Outside court, relatives and survivors gathered with banners and flowers.
Among them was Abdur Rab, whose son Miraj was killed while photographing the clashes.
“My son went out on August 5, 2024, to take photographs of the conflict. He was wearing a national flag, proud of his country. When he was under a flyover, police fired from inside the local station and he was hit with several bullets in the chest. He died on the spot. The verdict pacifies us a little, but justice will only be complete when the sentence is carried out, so the stain on our history is removed forever.”
Outside Hasina's former home in the capital, Dhaka, protesters clashed with riot police, as they called for justice to be served.
Among them, student Nowshin Nowar.
“By any means we will bulldoze Hasina’s house, and then, and only then, we will leave.”
Meanwhile, supporters of the Awami League are calling for resistance rather than acceptance.
Senior Awami League member Jahangir Kabir Nanak says the court's verdict is illegitimate.
"The verdict announced by the court today has been rejected by the people of Bengal. The people of Bengal do not accept this verdict and will not accept it. In protest of this verdict, a nationwide shutdown will be observed tomorrow from morning to evening."
He's vowed to increase pressure on the current government.
"We want to state clearly that our movement will continue and become even more intense until the Yunus government steps down."
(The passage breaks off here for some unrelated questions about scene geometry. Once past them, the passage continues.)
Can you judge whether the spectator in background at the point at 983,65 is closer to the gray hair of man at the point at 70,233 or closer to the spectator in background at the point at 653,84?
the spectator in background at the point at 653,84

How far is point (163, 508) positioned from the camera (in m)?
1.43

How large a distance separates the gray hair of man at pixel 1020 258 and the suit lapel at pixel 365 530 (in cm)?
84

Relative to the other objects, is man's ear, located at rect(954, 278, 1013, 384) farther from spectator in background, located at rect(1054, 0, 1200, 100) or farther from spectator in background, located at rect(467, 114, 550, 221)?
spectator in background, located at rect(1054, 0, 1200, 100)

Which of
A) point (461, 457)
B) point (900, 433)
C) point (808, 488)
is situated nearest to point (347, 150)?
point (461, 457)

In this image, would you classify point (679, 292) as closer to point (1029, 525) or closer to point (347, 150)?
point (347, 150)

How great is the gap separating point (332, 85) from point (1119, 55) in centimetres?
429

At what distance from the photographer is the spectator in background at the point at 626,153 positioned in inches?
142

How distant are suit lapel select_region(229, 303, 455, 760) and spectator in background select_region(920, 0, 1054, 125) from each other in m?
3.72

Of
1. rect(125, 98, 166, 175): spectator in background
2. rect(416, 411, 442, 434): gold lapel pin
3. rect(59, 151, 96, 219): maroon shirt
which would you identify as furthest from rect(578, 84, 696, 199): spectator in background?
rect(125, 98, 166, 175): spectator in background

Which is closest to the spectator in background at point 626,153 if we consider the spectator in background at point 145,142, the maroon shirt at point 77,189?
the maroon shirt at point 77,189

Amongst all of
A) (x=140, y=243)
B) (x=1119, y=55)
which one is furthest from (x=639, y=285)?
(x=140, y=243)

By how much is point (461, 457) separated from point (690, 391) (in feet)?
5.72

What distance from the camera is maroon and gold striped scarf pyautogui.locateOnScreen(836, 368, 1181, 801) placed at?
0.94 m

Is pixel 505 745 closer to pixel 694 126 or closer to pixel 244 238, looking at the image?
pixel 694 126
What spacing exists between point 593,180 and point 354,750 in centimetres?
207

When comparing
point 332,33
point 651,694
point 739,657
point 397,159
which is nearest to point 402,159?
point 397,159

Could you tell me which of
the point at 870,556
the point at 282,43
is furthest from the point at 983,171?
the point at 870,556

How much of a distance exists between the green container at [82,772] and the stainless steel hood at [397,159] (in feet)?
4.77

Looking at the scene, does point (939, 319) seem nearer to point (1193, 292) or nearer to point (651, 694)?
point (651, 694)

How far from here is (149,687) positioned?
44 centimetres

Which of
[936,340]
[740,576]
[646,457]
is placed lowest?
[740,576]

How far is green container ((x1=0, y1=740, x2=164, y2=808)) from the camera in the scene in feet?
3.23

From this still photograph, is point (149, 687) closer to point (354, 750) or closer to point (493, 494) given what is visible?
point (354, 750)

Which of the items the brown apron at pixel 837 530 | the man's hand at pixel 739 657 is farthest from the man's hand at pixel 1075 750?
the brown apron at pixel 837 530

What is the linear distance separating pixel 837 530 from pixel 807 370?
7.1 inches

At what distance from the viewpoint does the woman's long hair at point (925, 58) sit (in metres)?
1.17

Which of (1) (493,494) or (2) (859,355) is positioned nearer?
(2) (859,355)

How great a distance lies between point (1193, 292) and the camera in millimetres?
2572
At the United Nations in Geneva, spokeswoman Ravina Shamdasani says accountability must not come at the expense of fair trial standards.
"This is an important moment for the victims of grave human rights violations committed during the suppression of protests last year. While we were not privy to the conduct of this trial, we have consistently advocated for all accountability proceedings, especially on charges of international crimes, to unquestionably meet international standards of due process and fair trial. This is particularly vital when, as was the case here, the trials have been conducted in absentia and led to a capital punishment sentence. We also regret the imposition of the death penalty, which we oppose in all circumstances."
Analysts say Hasina cannot return to frontline politics while in India.
Political analyst Jyoti Rahman says the Awami League will likely need new leadership.
“It is impossible at this moment for Hasina to come back and lead the Awami League into any election. That's one direct political implication. The party will need to identify a different leader, whether nominated by Hasina or whether the party says we have to move beyond Hasina - that remains to be seen.”
With a death sentence, a rejected tribunal, loyalists vowing escalation, and elections looming, Bangladesh now waits to see whether the next chapter unfolds in diplomacy or further violence.